+++ 本文
全ヘパリン投与症例の1-3%に起こり、ヘパリン使用量とは関係なく、動脈ラインや血管撮影などで少量のヘパリンを使った後にも抗体が誘発されることがあります。
通常ヘパリン投与後の5-14日後に起こり、特に冠動脈や脳血管のインターベンション後に治療血管が誘発され、ヘパリンを使えば使うほど血栓症が増悪するので注意を要します。
ヘパリン-血小板第4因子複合体に抗体が形成
血小板が活性化されると血小板第4因子(PF-4)(platelet factor4)が形成されます。PF-4はサイトカインの一種です。PF4あるいはヘパリンのみでは抗原性を持たないのですが、それらが複合体を形成することによりPF4に構造変化が起き、抗原性を発揮します。
ヘパリンが生体内に投与されるとヘパリンとPF4との複合体が形成され、この複合体を新生抗原と
してHIT抗体が産生されます。
産生されたHIT抗体はPF4-ヘパリン複合体と免疫複合体を形成し、この抗体のFc部分が血小板上の受容体に接合し、血小板自体が活性化され、血小板減少を引き起こされます。
++++++
+++ データ
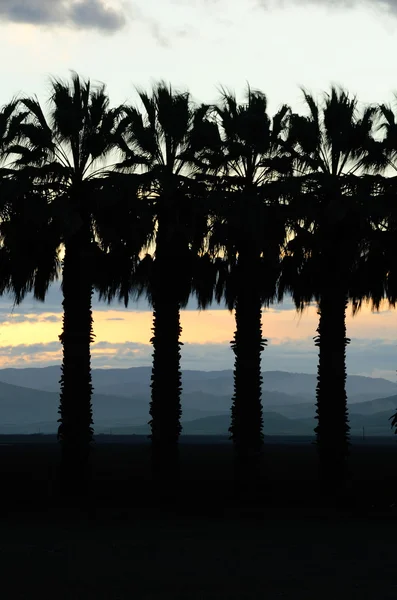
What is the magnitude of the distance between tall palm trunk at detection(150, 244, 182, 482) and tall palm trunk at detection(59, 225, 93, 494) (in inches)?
++++++
- _次の課題_:
(A) 本文の「通常ヘパリン投与後の5-14」から始まり「が起き、抗原性を発揮します。」で終わる部分を、「血小板第4因子」を「PF4」に差し替えて書き出せ。
(B) 本文によると、PF-4は何の一種とされているか。
(C) ヘパリンとHIT抗体について述べた本文の続きを、最後の文の後から書き継げ。

- _解答一覧_:
(A)
通常ヘパリン投与後の5-14日後に起こり、特に冠動脈や脳血管のインターベンション後に治療血管が誘発され、ヘパリンを使えば使うほど血栓症が増悪するので注意を要します。
ヘパリン-PF4複合体に抗体が形成
血小板が活性化されるとPF4(PF-4)(platelet factor4)が形成されます。PF-4はサイトカインの一種です。PF4あるいはヘパリンのみでは抗原性を持たないのですが、それらが複合体を形成することによりPF4に構造変化が起き、抗原性を発揮します。

(B) サイトカインの一種である。

(C)
さらに活性化された血小板からPF4が放出され、一連の免疫反応が促進されるとともに、凝固促進因子であるマイクロパーティクルが放出されトロンビン産生が促進されます。この免疫複合体は、単球にも作用して組織因子を発現させトロンビンを産生させます。また内皮細胞上ではヘパラン硫酸とPF4の複合体を抗原としてHIT抗体との免疫複合体が形成され内皮細胞が活性化されます。活性化された内皮細胞上では組織因子が発現し、さらにトロンビンが産生されます。このようにトロンビンが過剰に産生されるのがHITの特徴であり、血小板減少症とともにしばしば血栓症を合併する原因となります。
HIT抗体は感度が高い
ELISA法はHIT抗体に対する感度が高く陰性であればほぼHITを否定できますが、陽性だからといってすべての患者でHITを発症するわけではありません。そのため臨床的にHITが疑われた時にその確認のためにHIT抗体検査が行われています。HIT抗体は一過性の抗体であり、多くは約50~85日程度で陰性化します。
治療
まずはHITを疑い、ヘパリン投与を中止することから始まります。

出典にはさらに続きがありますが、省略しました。